- Task objective -
Print all the records below, word for word and in full.
== Segment start ==
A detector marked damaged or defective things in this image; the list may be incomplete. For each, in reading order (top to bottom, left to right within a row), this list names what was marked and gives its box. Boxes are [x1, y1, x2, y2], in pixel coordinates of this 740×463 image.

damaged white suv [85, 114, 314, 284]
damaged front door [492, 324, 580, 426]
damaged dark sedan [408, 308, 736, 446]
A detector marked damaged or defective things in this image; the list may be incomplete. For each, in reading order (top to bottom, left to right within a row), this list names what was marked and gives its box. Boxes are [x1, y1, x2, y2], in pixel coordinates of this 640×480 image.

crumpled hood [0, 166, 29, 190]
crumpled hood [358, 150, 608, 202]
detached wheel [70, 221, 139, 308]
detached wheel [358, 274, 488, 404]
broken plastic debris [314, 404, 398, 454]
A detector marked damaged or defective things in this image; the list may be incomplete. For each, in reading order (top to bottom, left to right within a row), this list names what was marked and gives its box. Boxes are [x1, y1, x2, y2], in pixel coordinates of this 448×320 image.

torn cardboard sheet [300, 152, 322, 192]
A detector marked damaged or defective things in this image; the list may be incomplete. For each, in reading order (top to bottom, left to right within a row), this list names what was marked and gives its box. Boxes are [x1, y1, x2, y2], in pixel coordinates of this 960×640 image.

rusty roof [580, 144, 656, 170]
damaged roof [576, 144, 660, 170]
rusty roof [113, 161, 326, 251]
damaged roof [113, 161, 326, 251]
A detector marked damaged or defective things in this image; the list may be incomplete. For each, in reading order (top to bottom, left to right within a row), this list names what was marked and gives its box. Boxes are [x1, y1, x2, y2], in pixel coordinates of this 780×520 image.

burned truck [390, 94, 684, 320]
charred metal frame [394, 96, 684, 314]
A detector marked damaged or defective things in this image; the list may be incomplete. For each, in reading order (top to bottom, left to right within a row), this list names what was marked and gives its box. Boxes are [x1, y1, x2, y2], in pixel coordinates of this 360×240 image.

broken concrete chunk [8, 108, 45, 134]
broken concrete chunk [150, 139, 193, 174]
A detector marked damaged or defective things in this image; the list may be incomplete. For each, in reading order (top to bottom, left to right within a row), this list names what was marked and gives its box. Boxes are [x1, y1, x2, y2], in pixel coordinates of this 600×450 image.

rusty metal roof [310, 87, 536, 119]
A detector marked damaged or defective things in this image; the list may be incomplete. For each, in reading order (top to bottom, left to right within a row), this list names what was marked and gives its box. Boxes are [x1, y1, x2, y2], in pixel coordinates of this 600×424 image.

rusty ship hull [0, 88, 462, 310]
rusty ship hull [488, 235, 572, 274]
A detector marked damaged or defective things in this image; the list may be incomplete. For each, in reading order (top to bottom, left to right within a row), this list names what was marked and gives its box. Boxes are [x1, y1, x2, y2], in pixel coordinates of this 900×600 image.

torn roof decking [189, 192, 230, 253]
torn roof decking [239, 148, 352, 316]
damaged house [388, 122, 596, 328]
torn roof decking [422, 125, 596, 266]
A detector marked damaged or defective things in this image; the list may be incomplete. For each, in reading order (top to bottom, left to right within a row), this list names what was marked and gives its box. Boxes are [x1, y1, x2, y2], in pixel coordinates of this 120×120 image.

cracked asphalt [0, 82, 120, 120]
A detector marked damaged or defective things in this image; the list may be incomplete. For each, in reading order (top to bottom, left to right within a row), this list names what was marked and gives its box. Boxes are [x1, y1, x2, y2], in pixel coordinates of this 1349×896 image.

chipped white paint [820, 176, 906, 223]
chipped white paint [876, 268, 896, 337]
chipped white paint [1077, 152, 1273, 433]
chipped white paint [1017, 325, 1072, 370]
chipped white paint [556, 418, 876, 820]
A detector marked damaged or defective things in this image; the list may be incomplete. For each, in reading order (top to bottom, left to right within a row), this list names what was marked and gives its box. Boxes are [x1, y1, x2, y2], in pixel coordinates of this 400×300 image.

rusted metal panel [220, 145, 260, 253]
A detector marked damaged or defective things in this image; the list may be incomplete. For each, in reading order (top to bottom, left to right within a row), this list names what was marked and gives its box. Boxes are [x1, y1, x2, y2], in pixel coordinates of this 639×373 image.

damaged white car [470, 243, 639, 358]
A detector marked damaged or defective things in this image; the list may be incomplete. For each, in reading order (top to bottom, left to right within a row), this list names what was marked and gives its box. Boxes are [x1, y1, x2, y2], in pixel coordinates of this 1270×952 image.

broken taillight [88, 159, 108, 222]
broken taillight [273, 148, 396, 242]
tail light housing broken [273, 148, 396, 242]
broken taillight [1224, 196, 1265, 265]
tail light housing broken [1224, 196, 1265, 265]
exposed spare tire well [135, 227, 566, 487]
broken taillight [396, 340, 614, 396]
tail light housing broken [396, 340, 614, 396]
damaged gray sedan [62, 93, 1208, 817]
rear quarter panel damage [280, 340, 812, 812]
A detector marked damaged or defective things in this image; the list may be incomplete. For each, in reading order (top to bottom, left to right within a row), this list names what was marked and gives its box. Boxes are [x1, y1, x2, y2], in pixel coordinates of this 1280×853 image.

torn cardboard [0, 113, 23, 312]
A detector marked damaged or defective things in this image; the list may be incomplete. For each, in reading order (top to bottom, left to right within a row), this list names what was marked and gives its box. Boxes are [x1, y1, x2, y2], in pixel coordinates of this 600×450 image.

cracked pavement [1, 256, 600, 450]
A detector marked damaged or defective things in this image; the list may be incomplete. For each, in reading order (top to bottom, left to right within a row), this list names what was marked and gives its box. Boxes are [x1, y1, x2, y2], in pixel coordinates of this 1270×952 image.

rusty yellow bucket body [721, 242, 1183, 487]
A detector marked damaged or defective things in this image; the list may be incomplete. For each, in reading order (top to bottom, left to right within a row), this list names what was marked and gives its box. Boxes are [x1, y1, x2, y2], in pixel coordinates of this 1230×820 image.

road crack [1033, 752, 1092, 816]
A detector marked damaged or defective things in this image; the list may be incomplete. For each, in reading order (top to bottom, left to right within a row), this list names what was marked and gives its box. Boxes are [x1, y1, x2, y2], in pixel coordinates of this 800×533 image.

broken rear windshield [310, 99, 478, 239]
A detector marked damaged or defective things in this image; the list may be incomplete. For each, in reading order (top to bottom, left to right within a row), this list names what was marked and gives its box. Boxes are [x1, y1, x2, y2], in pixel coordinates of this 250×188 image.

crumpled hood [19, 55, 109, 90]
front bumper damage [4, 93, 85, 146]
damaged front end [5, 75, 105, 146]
== Segment end ==
- Exercise result -
A detector marked damaged or defective things in this image; the list may be incomplete. For each, in reading order (top to bottom, left to right within a row), this list names what was marked and gives its box. Boxes are [x1, y1, x2, y2], in pixel coordinates of this 740×463 image.

damaged white suv [85, 114, 314, 284]
damaged front door [492, 324, 580, 426]
damaged dark sedan [408, 308, 736, 446]
A detector marked damaged or defective things in this image; the list may be incomplete. For each, in reading order (top to bottom, left to right within a row), this list names what was marked and gives its box. Boxes are [x1, y1, x2, y2], in pixel coordinates of this 640×480 image.

crumpled hood [0, 166, 29, 190]
crumpled hood [358, 150, 608, 202]
detached wheel [70, 221, 139, 308]
detached wheel [358, 274, 488, 404]
broken plastic debris [314, 404, 398, 454]
A detector marked damaged or defective things in this image; the list may be incomplete. For each, in reading order (top to bottom, left to right within a row), this list names what was marked and gives its box. Boxes are [x1, y1, x2, y2], in pixel coordinates of this 448×320 image.

torn cardboard sheet [300, 152, 322, 192]
A detector marked damaged or defective things in this image; the list may be incomplete. For each, in reading order (top to bottom, left to right within a row), this list names what was marked and gives its box. Boxes are [x1, y1, x2, y2], in pixel coordinates of this 960×640 image.

rusty roof [580, 144, 656, 170]
damaged roof [576, 144, 660, 170]
rusty roof [113, 161, 326, 251]
damaged roof [113, 161, 326, 251]
A detector marked damaged or defective things in this image; the list may be incomplete. For each, in reading order (top to bottom, left to right within a row), this list names what was marked and gives its box. Boxes are [x1, y1, x2, y2], in pixel coordinates of this 780×520 image.

burned truck [390, 94, 684, 320]
charred metal frame [394, 96, 684, 314]
A detector marked damaged or defective things in this image; the list may be incomplete. For each, in reading order (top to bottom, left to right within a row), this list names what was marked and gives its box. Boxes are [x1, y1, x2, y2], in pixel coordinates of this 360×240 image.

broken concrete chunk [8, 108, 45, 134]
broken concrete chunk [150, 139, 193, 174]
A detector marked damaged or defective things in this image; the list may be incomplete. For each, in reading order (top to bottom, left to right within a row), this list names what was marked and gives its box. Boxes are [x1, y1, x2, y2], in pixel coordinates of this 600×450 image.

rusty metal roof [310, 87, 536, 119]
A detector marked damaged or defective things in this image; the list may be incomplete. For each, in reading order (top to bottom, left to right within a row), this list names what was marked and gives its box. Boxes are [x1, y1, x2, y2], in pixel coordinates of this 600×424 image.

rusty ship hull [0, 88, 462, 310]
rusty ship hull [488, 235, 572, 274]
A detector marked damaged or defective things in this image; the list may be incomplete. For each, in reading order (top to bottom, left to right within a row), this list names what was marked and gives its box. Boxes are [x1, y1, x2, y2], in pixel coordinates of this 900×600 image.

torn roof decking [189, 192, 230, 253]
torn roof decking [239, 148, 352, 316]
damaged house [388, 122, 596, 328]
torn roof decking [422, 125, 596, 266]
A detector marked damaged or defective things in this image; the list may be incomplete. For each, in reading order (top to bottom, left to right within a row), this list names what was marked and gives its box. Boxes are [x1, y1, x2, y2], in pixel coordinates of this 120×120 image.

cracked asphalt [0, 82, 120, 120]
A detector marked damaged or defective things in this image; the list may be incomplete. For each, in reading order (top to bottom, left to right within a row), this list names what was marked and gives its box. Boxes are [x1, y1, x2, y2], in pixel coordinates of this 1349×896 image.

chipped white paint [820, 176, 906, 223]
chipped white paint [876, 268, 896, 337]
chipped white paint [1077, 152, 1273, 433]
chipped white paint [1017, 325, 1072, 370]
chipped white paint [556, 418, 876, 820]
A detector marked damaged or defective things in this image; the list may be incomplete. For each, in reading order (top to bottom, left to right within a row), this list names what was marked and gives its box. Boxes are [x1, y1, x2, y2], in pixel coordinates of this 400×300 image.

rusted metal panel [220, 145, 260, 253]
A detector marked damaged or defective things in this image; the list may be incomplete. For each, in reading order (top to bottom, left to right within a row), this list names what was marked and gives its box. Boxes are [x1, y1, x2, y2], in pixel coordinates of this 639×373 image.

damaged white car [470, 243, 639, 358]
A detector marked damaged or defective things in this image; the list may be incomplete. For each, in reading order (top to bottom, left to right within a row), this list names what was marked and gives its box. Boxes are [x1, y1, x2, y2], in pixel coordinates of this 1270×952 image.

broken taillight [88, 159, 108, 222]
broken taillight [273, 148, 396, 242]
tail light housing broken [273, 148, 396, 242]
broken taillight [1224, 196, 1265, 265]
tail light housing broken [1224, 196, 1265, 265]
exposed spare tire well [135, 227, 566, 487]
broken taillight [396, 340, 614, 396]
tail light housing broken [396, 340, 614, 396]
damaged gray sedan [62, 93, 1208, 817]
rear quarter panel damage [280, 340, 812, 812]
A detector marked damaged or defective things in this image; the list may be incomplete. For each, in reading order (top to bottom, left to right within a row), this list names what was marked and gives its box. Boxes are [x1, y1, x2, y2], in pixel coordinates of this 1280×853 image.

torn cardboard [0, 113, 23, 312]
A detector marked damaged or defective things in this image; the list may be incomplete. For each, in reading order (top to bottom, left to right within a row), this list names what was marked and gives its box. Boxes are [x1, y1, x2, y2], in pixel coordinates of this 600×450 image.

cracked pavement [1, 256, 600, 450]
A detector marked damaged or defective things in this image; the list may be incomplete. For each, in reading order (top to bottom, left to right within a row), this list names what was marked and gives its box. Boxes are [x1, y1, x2, y2], in pixel coordinates of this 1270×952 image.

rusty yellow bucket body [721, 242, 1183, 487]
A detector marked damaged or defective things in this image; the list may be incomplete. For each, in reading order (top to bottom, left to right within a row), this list names what was marked and gives its box. Boxes are [x1, y1, x2, y2], in pixel coordinates of this 1230×820 image.

road crack [1033, 752, 1092, 816]
A detector marked damaged or defective things in this image; the list may be incomplete. For each, in reading order (top to bottom, left to right within a row), this list names what was marked and gives its box. Boxes are [x1, y1, x2, y2], in pixel coordinates of this 800×533 image.

broken rear windshield [310, 99, 478, 239]
A detector marked damaged or defective things in this image; the list may be incomplete. For each, in reading order (top to bottom, left to right within a row), this list names what was marked and gives its box. Boxes are [x1, y1, x2, y2], in pixel coordinates of this 250×188 image.

crumpled hood [19, 55, 109, 90]
front bumper damage [4, 93, 85, 146]
damaged front end [5, 75, 105, 146]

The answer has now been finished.